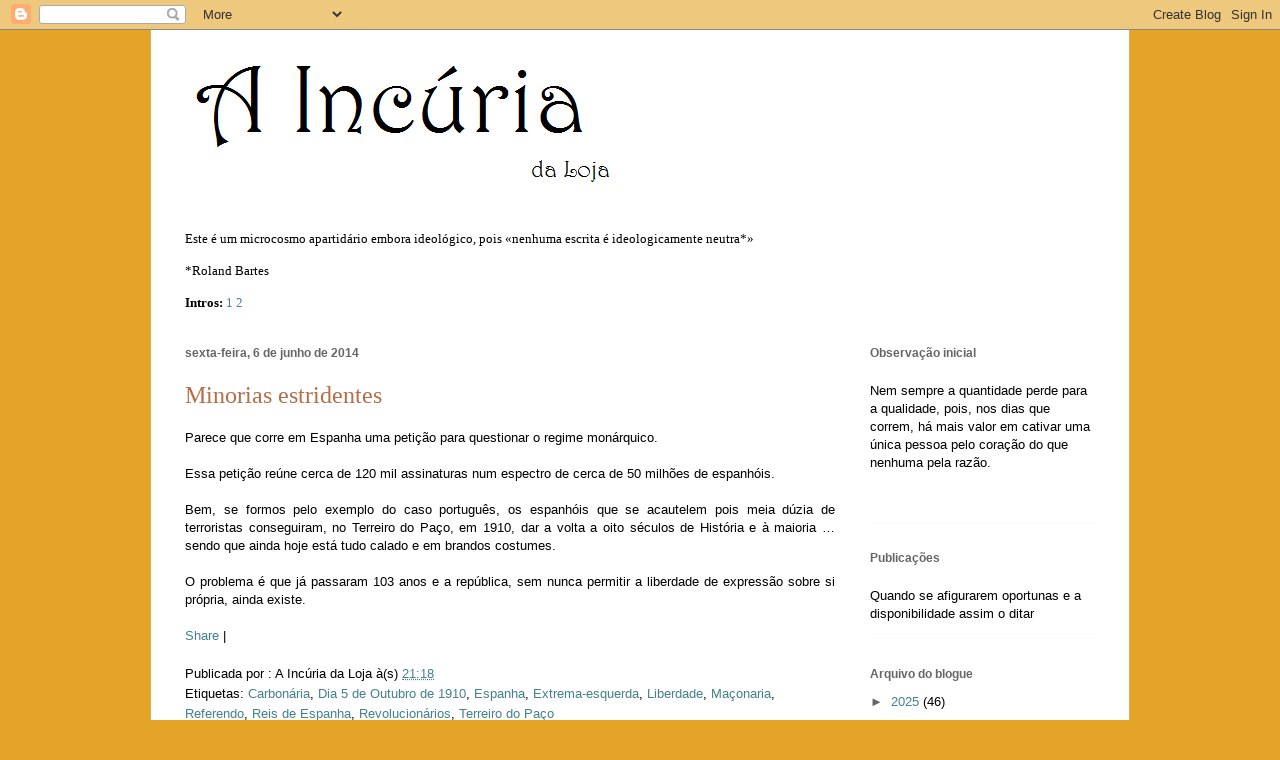

--- FILE ---
content_type: application/javascript
request_url: https://t.dtscout.com/pv/?_a=v&_h=incuriadaloja.blogspot.com&_ss=1ut44f52vh&_pv=1&_ls=0&_u1=1&_u3=1&_cc=us&_pl=d&_cbid=6qvt&_cb=_dtspv.c
body_size: -286
content:
try{_dtspv.c({"b":"chrome@131"},'6qvt');}catch(e){}

--- FILE ---
content_type: text/javascript;charset=UTF-8
request_url: https://whos.amung.us/pingjs/?k=60eatgflid6b&t=A%20Inc%C3%BAria%20da%20Loja%3A%20Minorias%20estridentes&c=u&x=https%3A%2F%2Fincuriadaloja.blogspot.com%2F2014%2F06%2Fminorias-estridentes.html&y=&a=-1&d=1.546&v=27&r=5253
body_size: -111
content:
WAU_r_u('1','60eatgflid6b',-1);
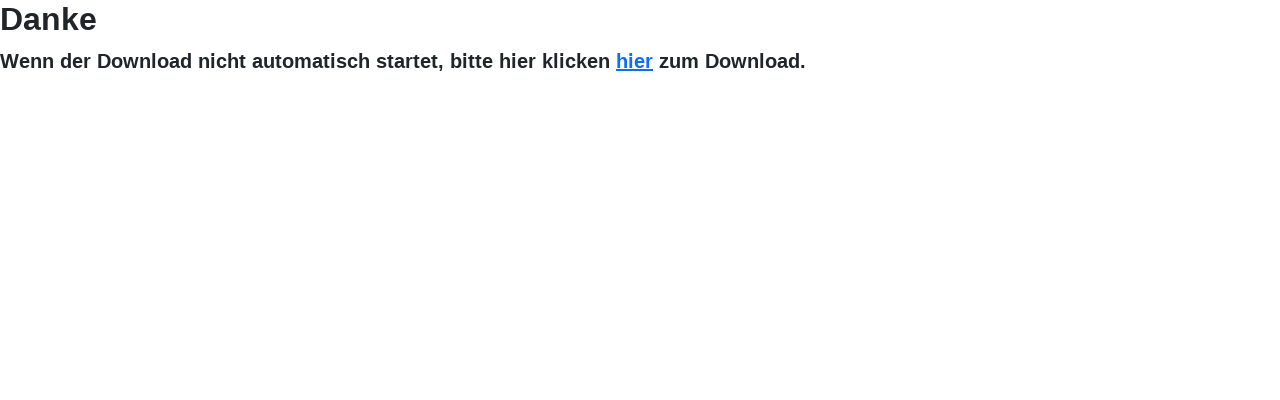

--- FILE ---
content_type: text/html; charset=utf-8
request_url: https://dorfladen-immensen.de/index.php/component/osdownloads/routedownload/general/dorfladenzeitung-nr-5?Itemid=252
body_size: 6577
content:
<!doctype html>
<html lang="de-de" dir="ltr">
	
<head>
<script type="text/javascript">  (function(){    function blockCookies(disableCookies, disableLocal, disableSession){    if(disableCookies == 1){    if(!document.__defineGetter__){    Object.defineProperty(document, 'cookie',{    get: function(){ return ''; },    set: function(){ return true;}    });    }else{    var oldSetter = document.__lookupSetter__('cookie');    if(oldSetter) {    Object.defineProperty(document, 'cookie', {    get: function(){ return ''; },    set: function(v){ if(v.match(/reDimCookieHint\=/) || v.match(/258b50d00a5ebe8c0c12a0cf9b193df8\=/)) {    oldSetter.call(document, v);    }    return true;    }    });    }    }    var cookies = document.cookie.split(';');    for (var i = 0; i < cookies.length; i++) {    var cookie = cookies[i];    var pos = cookie.indexOf('=');    var name = '';    if(pos > -1){    name = cookie.substr(0, pos);    }else{    name = cookie;    } if(name.match(/reDimCookieHint/)) {    document.cookie = name + '=; expires=Thu, 01 Jan 1970 00:00:00 GMT';    }    }    }    if(disableLocal == 1){    window.localStorage.clear();    window.localStorage.__proto__ = Object.create(window.Storage.prototype);    window.localStorage.__proto__.setItem = function(){ return undefined; };    }    if(disableSession == 1){    window.sessionStorage.clear();    window.sessionStorage.__proto__ = Object.create(window.Storage.prototype);    window.sessionStorage.__proto__.setItem = function(){ return undefined; };    }    }    blockCookies(1,1,1);    }()); </script>


		<meta name="viewport" content="width=device-width, initial-scale=1">

		<meta charset="utf-8">
	<meta name="description" content="Der Dorfladen Immensen ist ein Bürgerprojekt zur Stärkung der regionalen Versorgung damit Immensen lebens- und liebenswert bleibt.">
	<meta name="generator" content="Helix Ultimate - The Most Popular Joomla! Template Framework.">
	<title>Start</title>
	<link href="/templates/shaper_helixultimate/images/favicon.ico" rel="icon" type="image/vnd.microsoft.icon">
<link href="/plugins/system/cookiehint/css/style.css?e7d7eb0d1671434bcd7c12f2095760b7" rel="stylesheet" />
	<link href="/media/com_osdownloads/css/frontend.css?9f27e70747bb6f7bd8766a9f2e588c74" rel="stylesheet" />
	<link href="//fonts.googleapis.com/css?family=Indie Flower:100,100i,200,200i,300,300i,400,400i,500,500i,600,600i,700,700i,800,800i,900,900i&amp;subset=latin&amp;display=swap" rel="stylesheet" media="none" onload="media=&quot;all&quot;" />
	<link href="/templates/shaper_helixultimate/css/bootstrap.min.css" rel="stylesheet" />
	<link href="/plugins/system/helixultimate/assets/css/system-j4.min.css" rel="stylesheet" />
	<link href="/media/system/css/joomla-fontawesome.min.css?e7d7eb0d1671434bcd7c12f2095760b7" rel="stylesheet" />
	<style>#redim-cookiehint-top {position: fixed; z-index: 99990; left: 0px; right: 0px; top: 0px; bottom: auto !important;}</style>
	<style>* { background: none transparent !important; }</style>
	<style>body{font-family: 'Arial', sans-serif;font-size: 20px;font-weight: 600;text-decoration: none;}
</style>
	<style>h1{font-family: 'Arial', sans-serif;font-weight: 600;text-decoration: underline;}
</style>
	<style>h2{font-family: 'Arial', sans-serif;font-weight: 600;text-decoration: none;}
</style>
	<style>h3{font-family: 'Indie Flower', sans-serif;font-size: 30px;text-decoration: none;}
</style>
	<style>.sp-megamenu-parent > li > a, .sp-megamenu-parent > li > span, .sp-megamenu-parent .sp-dropdown li.sp-menu-item > a{font-family: 'Arial', sans-serif;font-weight: 600;color: #598f0e;text-decoration: none;}
</style>
	<style>.menu.nav-pills > li > a, .menu.nav-pills > li > span, .menu.nav-pills .sp-dropdown li.sp-menu-item > a{font-family: 'Arial', sans-serif;font-weight: 600;color: #598f0e;text-decoration: none;}
</style>
<script type="application/json" class="joomla-script-options new">{"data":{"breakpoints":{"tablet":991,"mobile":480},"header":{"stickyOffset":"100"}},"system.paths":{"root":"","rootFull":"https:\/\/dorfladen-immensen.de\/","base":"","baseFull":"https:\/\/dorfladen-immensen.de\/"},"csrf.token":"e431137b344d6890f0a89acc8588103c"}</script>
	<script src="/media/system/js/core.min.js?37ffe4186289eba9c5df81bea44080aff77b9684"></script>
	<script src="/media/system/js/showon-es5.min.js?0e293ba9dec283752e25f4e1d5eb0a6f8c07d3be" defer nomodule></script>
	<script src="/media/vendor/bootstrap/js/bootstrap-es5.min.js?5.3.2" nomodule defer></script>
	<script src="/media/vendor/jquery/js/jquery.min.js?3.7.1"></script>
	<script src="/media/legacy/js/jquery-noconflict.min.js?647005fc12b79b3ca2bb30c059899d5994e3e34d"></script>
	<script src="/media/vendor/bootstrap/js/alert.min.js?5.3.2" type="module"></script>
	<script src="/media/vendor/bootstrap/js/button.min.js?5.3.2" type="module"></script>
	<script src="/media/vendor/bootstrap/js/carousel.min.js?5.3.2" type="module"></script>
	<script src="/media/vendor/bootstrap/js/collapse.min.js?5.3.2" type="module"></script>
	<script src="/media/vendor/bootstrap/js/dropdown.min.js?5.3.2" type="module"></script>
	<script src="/media/vendor/bootstrap/js/modal.min.js?5.3.2" type="module"></script>
	<script src="/media/vendor/bootstrap/js/offcanvas.min.js?5.3.2" type="module"></script>
	<script src="/media/vendor/bootstrap/js/popover.min.js?5.3.2" type="module"></script>
	<script src="/media/vendor/bootstrap/js/scrollspy.min.js?5.3.2" type="module"></script>
	<script src="/media/vendor/bootstrap/js/tab.min.js?5.3.2" type="module"></script>
	<script src="/media/vendor/bootstrap/js/toast.min.js?5.3.2" type="module"></script>
	<script src="/media/system/js/showon.min.js?f79c256660e2c0ca2179cf7f3168ea8143e1af82" type="module"></script>
	<script>(function() {  if (typeof gtag !== 'undefined') {       gtag('consent', 'denied', {         'ad_storage': 'denied',         'ad_user_data': 'denied',         'ad_personalization': 'denied',         'functionality_storage': 'denied',         'personalization_storage': 'denied',         'security_storage': 'denied',         'analytics_storage': 'denied'       });     } })();</script>
	<script>template="shaper_helixultimate";</script>
	</head>

	<body class="site helix-ultimate hu com_osdownloads com-osdownloads view-item layout-thankyou task-routedownload itemid-252 de-de ltr sticky-header layout-fluid offcanvas-init offcanvs-position-left contentpane">
		<div id="osdownloads-thankyou">
    <div class="contentopen thank">
        <h2>Danke</h2><p>Wenn der Download nicht automatisch startet, bitte hier klicken <a href='/component/osdownloads/download/general/dorfladenzeitung-nr-5'>hier</a> zum Download.</p>                    <meta http-equiv="refresh" content="0;url=/component/osdownloads/download/general/dorfladenzeitung-nr-5">
            </div>
</div>

	</body>
</html>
------------------------------------------------------------
> [What you are asked to do]: Count each line of the data where the word "jquery" appears, then reply with the total only.

> [Result]: 2